ほいじゃけど、念のために言うといたら、悔い改めるっちゅうのは、心の問題の解消であって、そのために、実際に何かをせにゃいけんかっちゅうと、それは一概には言えんわのう。
例えば、上のたとえで言うたら、Aさんが、いまさら、「実は、カンニングして東大に入りました」っちゅうて同僚に告白せにゃいけんのか。
あるいは、Bさんが、これこれでC子さんを口説き落としましたっちゅうて、C子さんに告白せにゃいけんのか。
ちゅうたら、これはまた別の問題じゃのう。
諸行無常ちゅうように、この世は、絶えず変化するもんじゃし、運命はどんどん変わってしまうもんじゃろ。
ほいじゃけん、AさんやBさんが上のようなことをしたところで、いまさら、とりかえしはつかんじゃろう。
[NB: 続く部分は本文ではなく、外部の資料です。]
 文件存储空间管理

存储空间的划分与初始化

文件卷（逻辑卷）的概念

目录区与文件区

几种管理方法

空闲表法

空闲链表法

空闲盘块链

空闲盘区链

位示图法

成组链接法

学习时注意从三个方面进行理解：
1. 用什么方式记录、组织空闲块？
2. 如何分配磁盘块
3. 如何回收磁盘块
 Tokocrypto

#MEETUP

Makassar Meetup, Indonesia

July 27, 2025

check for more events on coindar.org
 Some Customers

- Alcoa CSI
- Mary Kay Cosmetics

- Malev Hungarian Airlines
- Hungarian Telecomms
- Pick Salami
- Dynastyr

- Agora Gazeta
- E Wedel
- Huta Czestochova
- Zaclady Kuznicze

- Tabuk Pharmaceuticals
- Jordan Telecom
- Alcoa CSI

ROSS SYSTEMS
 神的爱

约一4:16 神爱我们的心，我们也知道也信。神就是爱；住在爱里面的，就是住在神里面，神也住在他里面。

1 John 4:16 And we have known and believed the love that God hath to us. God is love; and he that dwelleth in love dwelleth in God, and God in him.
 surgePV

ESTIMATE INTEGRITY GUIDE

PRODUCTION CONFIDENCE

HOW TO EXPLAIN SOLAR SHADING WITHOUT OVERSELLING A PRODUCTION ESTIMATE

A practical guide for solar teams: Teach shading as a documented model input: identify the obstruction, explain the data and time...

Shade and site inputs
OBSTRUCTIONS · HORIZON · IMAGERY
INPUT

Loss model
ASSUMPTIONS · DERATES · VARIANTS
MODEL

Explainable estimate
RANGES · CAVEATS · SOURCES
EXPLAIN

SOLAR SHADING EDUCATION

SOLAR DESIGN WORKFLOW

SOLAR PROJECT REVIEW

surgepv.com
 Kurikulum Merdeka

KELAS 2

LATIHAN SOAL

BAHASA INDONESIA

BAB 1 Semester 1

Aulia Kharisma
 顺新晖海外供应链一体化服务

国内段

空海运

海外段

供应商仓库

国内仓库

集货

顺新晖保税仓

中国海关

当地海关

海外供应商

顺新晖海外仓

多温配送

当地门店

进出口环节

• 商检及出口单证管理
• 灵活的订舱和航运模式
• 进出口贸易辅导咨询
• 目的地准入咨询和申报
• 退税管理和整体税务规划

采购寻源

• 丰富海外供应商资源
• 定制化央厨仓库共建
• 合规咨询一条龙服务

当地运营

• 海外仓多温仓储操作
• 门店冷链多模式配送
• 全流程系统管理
ひとそれぞれじゃろうけれども、余計なことはせん方がええのかもしれん。
それはわしには分からんわ。
ほいじゃけど、そんな彼らでも、心の中で反省することぐらいはできるじゃろう。
それを「悔い改める」っちゅうんじゃ。
ときには「過去を生きる」のも悪うはないど。
最後に言うとくわ。
他人の心の琴線にはむやみに触れんように気をつけんさい。
ほいじゃけど、自分の心の琴線には触れられるようになりんさい。